Grandma’s decline accelerated. On the last day of our two-week trip, I arrived at the nursing home to find her dozing. I sat by her bedside, listening to her breathing, which seemed newly shallow and clipped. I gazed at her face, my mind traveling back to the many weeks I’d spent in her home, the house my mother grew up in: the conversations over endless cups of tea, trips to the city and to the countryside, and to concerts, the ballet, and on one occasion, to see the Melbourne production of The Lion King, which Grandma had loved with the same overblown child’s enthusiasm that my little brother, Billy, and I had both felt.
I took her hand.
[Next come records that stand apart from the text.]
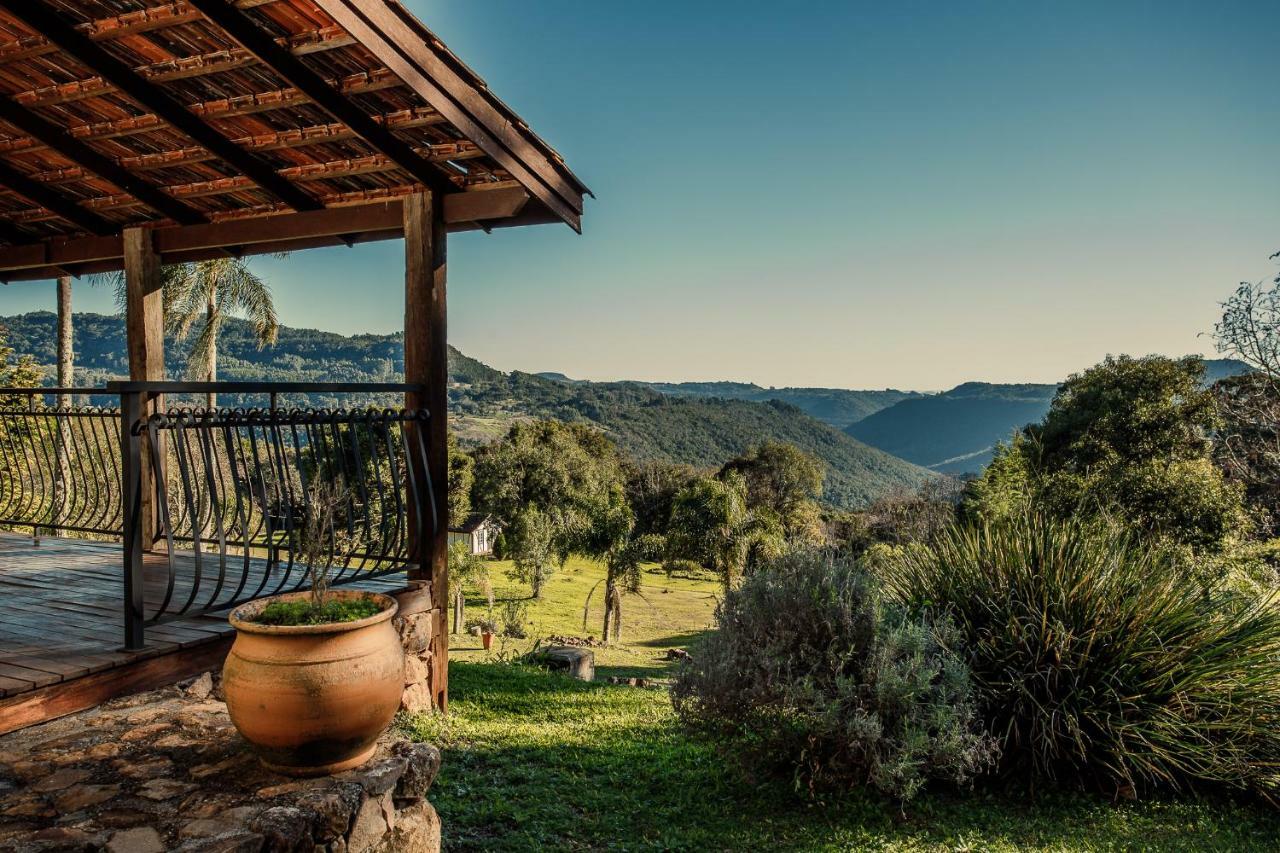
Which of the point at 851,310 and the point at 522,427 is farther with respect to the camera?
the point at 851,310

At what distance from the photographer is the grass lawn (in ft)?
12.5

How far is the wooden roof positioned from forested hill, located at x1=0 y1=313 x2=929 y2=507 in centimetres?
4174

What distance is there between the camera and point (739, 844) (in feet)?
12.4

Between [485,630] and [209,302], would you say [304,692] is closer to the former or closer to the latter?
[485,630]

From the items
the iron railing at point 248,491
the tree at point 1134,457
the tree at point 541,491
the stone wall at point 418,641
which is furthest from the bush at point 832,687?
the tree at point 541,491

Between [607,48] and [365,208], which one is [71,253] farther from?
[607,48]

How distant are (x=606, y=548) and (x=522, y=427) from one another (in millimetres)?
13838

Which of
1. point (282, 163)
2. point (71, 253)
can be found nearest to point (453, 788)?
point (282, 163)

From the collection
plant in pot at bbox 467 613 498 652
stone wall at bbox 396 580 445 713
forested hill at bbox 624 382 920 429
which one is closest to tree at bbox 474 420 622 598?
plant in pot at bbox 467 613 498 652

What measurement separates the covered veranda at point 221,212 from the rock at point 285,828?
124 cm

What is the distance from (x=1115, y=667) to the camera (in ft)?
15.2

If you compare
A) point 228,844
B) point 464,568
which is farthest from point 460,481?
point 228,844

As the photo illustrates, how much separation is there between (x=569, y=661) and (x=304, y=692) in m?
6.63

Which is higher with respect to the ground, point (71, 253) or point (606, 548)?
point (71, 253)
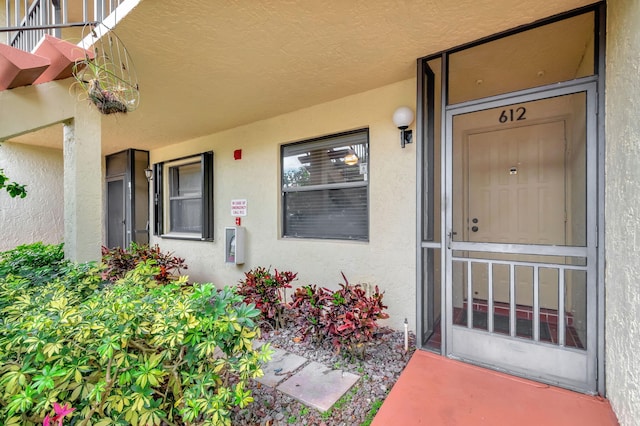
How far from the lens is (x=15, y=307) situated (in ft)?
4.99

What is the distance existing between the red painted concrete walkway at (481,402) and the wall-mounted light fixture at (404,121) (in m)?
2.05

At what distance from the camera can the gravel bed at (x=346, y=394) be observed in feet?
5.61

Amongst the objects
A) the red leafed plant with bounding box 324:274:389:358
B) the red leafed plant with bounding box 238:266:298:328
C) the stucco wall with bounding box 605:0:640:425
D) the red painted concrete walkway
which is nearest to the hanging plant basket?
the red leafed plant with bounding box 238:266:298:328

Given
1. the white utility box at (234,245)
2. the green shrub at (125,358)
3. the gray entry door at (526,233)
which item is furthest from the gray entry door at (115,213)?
the gray entry door at (526,233)

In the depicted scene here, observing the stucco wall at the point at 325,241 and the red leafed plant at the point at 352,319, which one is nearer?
the red leafed plant at the point at 352,319

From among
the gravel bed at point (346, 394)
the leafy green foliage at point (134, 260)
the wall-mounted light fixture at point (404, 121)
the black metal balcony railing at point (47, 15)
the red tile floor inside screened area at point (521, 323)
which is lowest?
the gravel bed at point (346, 394)

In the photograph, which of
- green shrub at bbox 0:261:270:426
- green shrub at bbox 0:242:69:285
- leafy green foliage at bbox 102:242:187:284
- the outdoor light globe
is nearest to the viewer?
green shrub at bbox 0:261:270:426

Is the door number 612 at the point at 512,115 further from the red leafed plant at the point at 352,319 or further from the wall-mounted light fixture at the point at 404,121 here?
the red leafed plant at the point at 352,319

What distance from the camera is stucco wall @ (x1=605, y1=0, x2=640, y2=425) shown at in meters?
1.38

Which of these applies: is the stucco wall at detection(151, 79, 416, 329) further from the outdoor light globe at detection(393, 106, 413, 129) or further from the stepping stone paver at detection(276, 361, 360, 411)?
the stepping stone paver at detection(276, 361, 360, 411)

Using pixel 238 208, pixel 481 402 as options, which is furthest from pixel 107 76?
pixel 481 402

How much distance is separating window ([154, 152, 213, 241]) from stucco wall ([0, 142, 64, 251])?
68.0 inches

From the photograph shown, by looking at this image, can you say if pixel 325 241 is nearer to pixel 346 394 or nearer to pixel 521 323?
pixel 346 394

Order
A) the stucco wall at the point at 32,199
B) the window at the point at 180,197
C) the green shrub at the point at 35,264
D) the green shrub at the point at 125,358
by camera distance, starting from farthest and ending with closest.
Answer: the window at the point at 180,197, the stucco wall at the point at 32,199, the green shrub at the point at 35,264, the green shrub at the point at 125,358
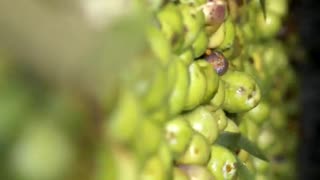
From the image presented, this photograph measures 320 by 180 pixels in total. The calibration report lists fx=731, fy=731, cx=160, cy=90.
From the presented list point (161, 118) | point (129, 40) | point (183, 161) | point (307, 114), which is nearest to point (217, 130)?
point (183, 161)

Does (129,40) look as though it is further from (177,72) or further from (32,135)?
(177,72)

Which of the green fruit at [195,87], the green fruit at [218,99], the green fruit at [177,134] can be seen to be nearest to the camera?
the green fruit at [177,134]

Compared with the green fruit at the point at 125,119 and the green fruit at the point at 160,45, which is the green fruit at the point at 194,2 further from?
the green fruit at the point at 125,119

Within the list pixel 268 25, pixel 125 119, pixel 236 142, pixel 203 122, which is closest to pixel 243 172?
pixel 236 142

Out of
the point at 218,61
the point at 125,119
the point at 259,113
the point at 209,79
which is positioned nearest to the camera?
the point at 125,119

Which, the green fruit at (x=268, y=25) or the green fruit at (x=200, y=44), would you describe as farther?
the green fruit at (x=268, y=25)

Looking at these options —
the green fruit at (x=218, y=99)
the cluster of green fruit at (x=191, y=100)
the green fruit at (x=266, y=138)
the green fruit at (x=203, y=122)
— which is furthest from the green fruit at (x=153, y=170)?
the green fruit at (x=266, y=138)

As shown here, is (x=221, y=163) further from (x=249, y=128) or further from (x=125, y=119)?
(x=125, y=119)

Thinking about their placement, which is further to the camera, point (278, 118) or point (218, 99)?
point (278, 118)
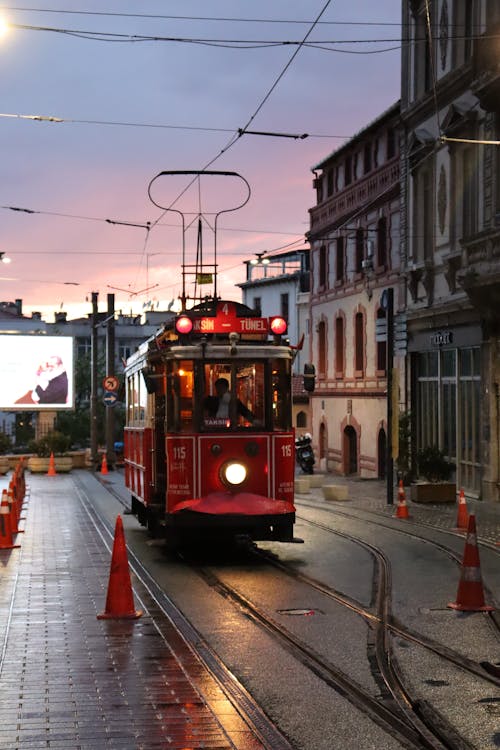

Her eyes fluttered open.
“There you are, my darling.” A muted version of her electric smile rose like a pale sun on her face. “You have no idea what your visit has meant to me. Spending time with you, getting to know Ray.”
I chatted to her a little about our adventures—told her how much Ray had enjoyed the vanilla slice at the Hopetoun Tea Rooms.
“You always loved those,” she said. “We also called them napoleons in South Africa, same as you Americans.”